= Source material =
- - - - -

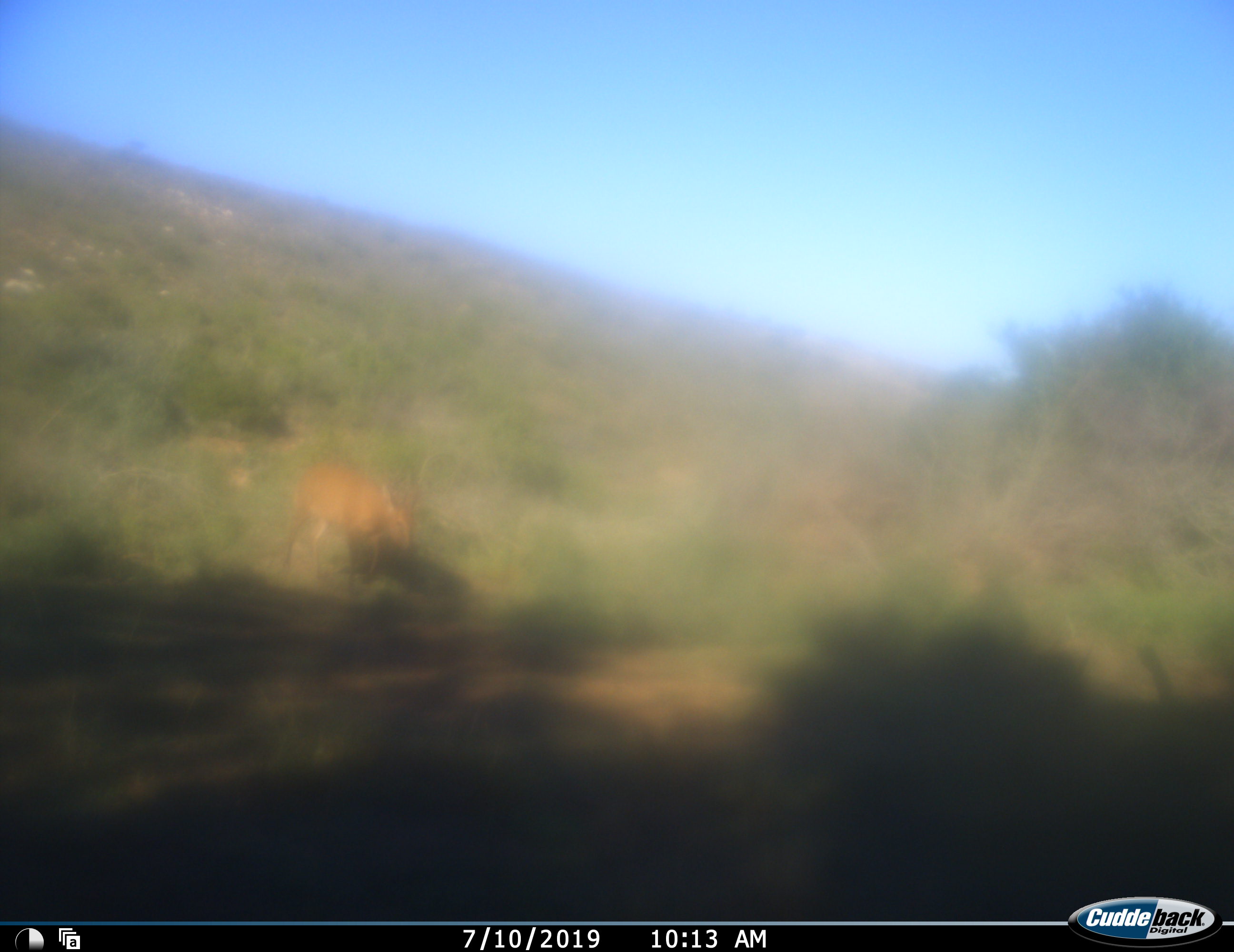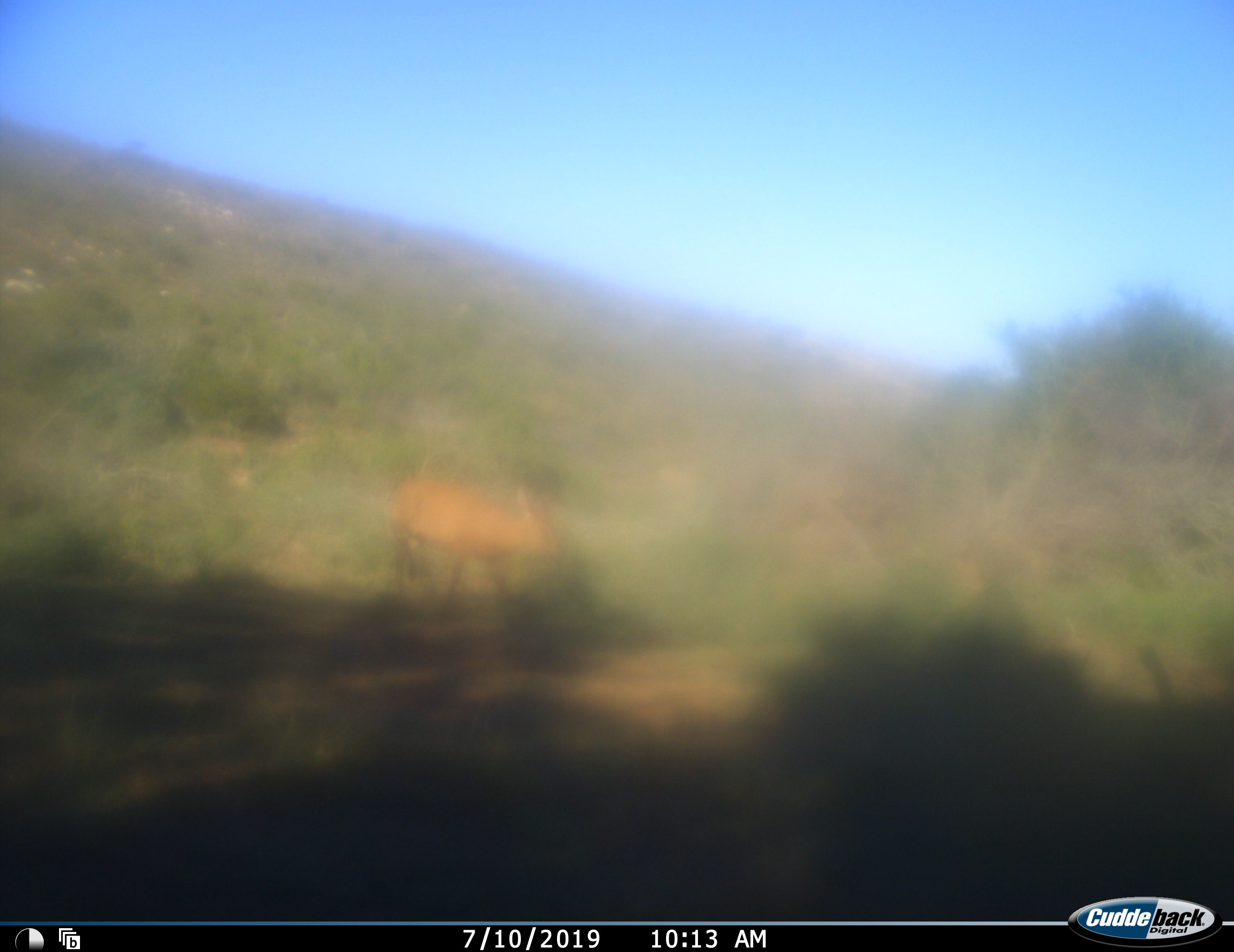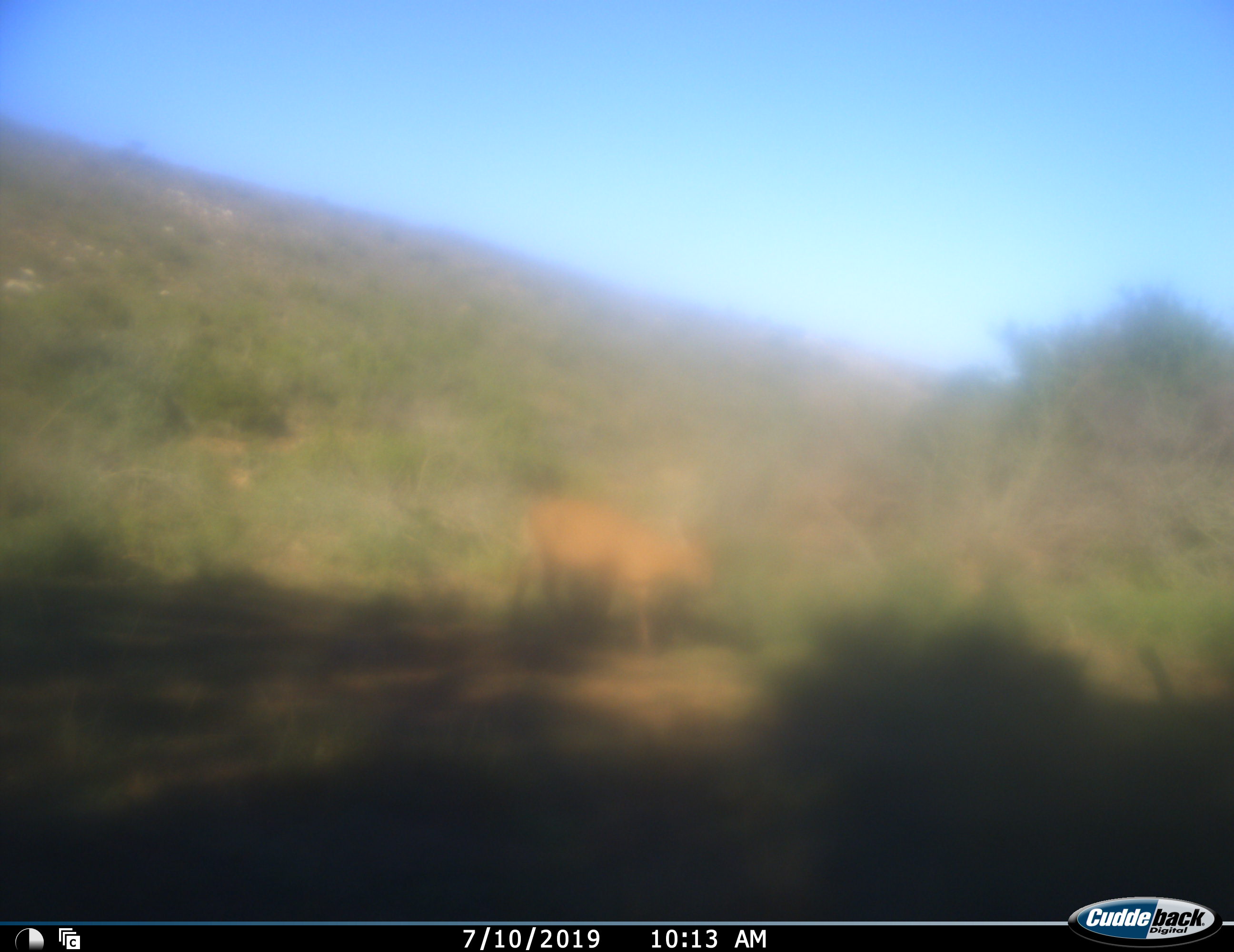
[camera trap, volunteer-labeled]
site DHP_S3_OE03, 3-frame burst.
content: unidentified animal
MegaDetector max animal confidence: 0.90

- - - - -

= Your goal =
The result should be the listing above, restated exactly, with no pictures in it.

= Solution to the exercise =
[camera trap, volunteer-labeled]
site DHP_S3_OE03, 3-frame burst.
content: unidentified animal
MegaDetector max animal confidence: 0.90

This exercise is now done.